Mammalian reproductive potential declines with age. Several studies show a significant association of advancing maternal-age with stillbirth, reduced fecundity, and elevated risks for pregnancy complications. This loss in reproductive potential in humans is primarily attributed to ovarian aging owing to the postmenopausal decline in ovarian follicular reserve. However, multiple lines of evidence from donor oocyte programs and assisted reproduction programs involving gestational surrogacy suggest that irrespective of the ovarian functional status, uterine age-related changes are, at least partly, responsible for the loss of reproductive potential. How aging influences endometrial homeostasis, and reproductive potential is currently unclear.
Here, we studied extensively the age-related changes in human endometrium both at the cellular and extracellular level, using a wide array of human endometrial samples, patient-derived xenografts, and co-culture organoid models. We used MALDI-MSI, Micromatrix arrays, and Second Harmonic Generation imaging to define the proteomic profile and decipher the extracellular matrix (ECM) dynamics of aged endometrium. Finally, we functionally validated our findings using transgenic mouse models and our novel recellularization model and deciphered molecular signaling pathways that disrupt endometrial homeostasis during aging.
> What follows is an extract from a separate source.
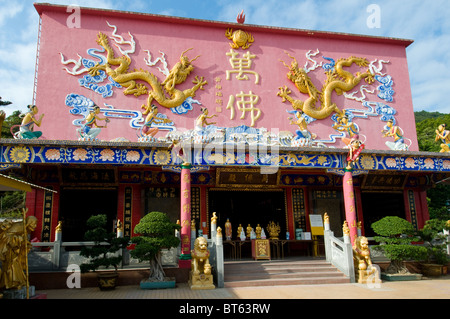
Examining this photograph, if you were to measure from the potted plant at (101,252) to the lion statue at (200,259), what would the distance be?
1.75 meters

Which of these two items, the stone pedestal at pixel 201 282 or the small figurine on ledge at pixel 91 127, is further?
the small figurine on ledge at pixel 91 127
Our results show that aging induces pathological changes in the endometrial stroma that phenocopy tumour microenvironment. These changes are characterized by loss in stromal Hand2 expression, enhanced secretion of growth-promoting factors, and differentiation of stromal fibroblasts into myofibroblasts which alter the ECM dynamics resulting in hyperactive Wnt signaling and endometrial hyperplasia, a precursor for endometrial cancer development. When we ablated Efemp1 genetically and inhibited lysyl oxidase pharmacologically, two of the most upregulated ECM proteins in aged matrisome, from aged murine endometrium, both these interventions independently rescued some of these age-induced changes and restored the endometrial homeostasis. These data provide an integrated view of how aged microenvironment, irrespective of ovarian functional status, disrupts endometrial homeostasis and predisposes postmenopausal women to endometrial cancer development.